§ YOUR TASK: From the first line to the last, restate the material word for word; pictures stay out.

§ EXTRACTED RECORDS:
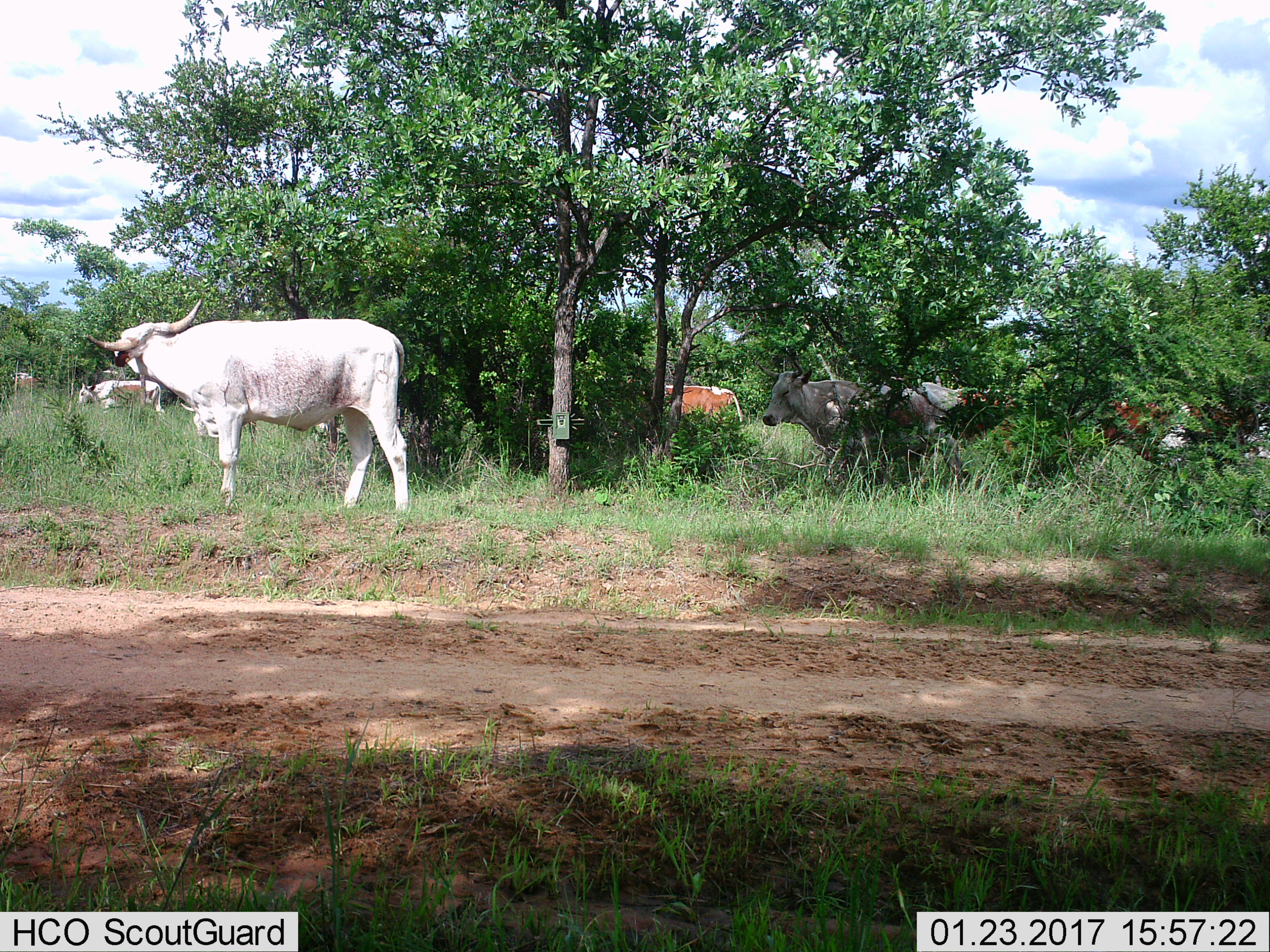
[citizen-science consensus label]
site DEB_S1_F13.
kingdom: Animalia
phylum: Chordata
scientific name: Vertebrata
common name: domestic animal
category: domesticanimal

§ RESPONSE TO THIS EXERCISE:
[citizen-science consensus label]
site DEB_S1_F13.
kingdom: Animalia
phylum: Chordata
scientific name: Vertebrata
common name: domestic animal
category: domesticanimal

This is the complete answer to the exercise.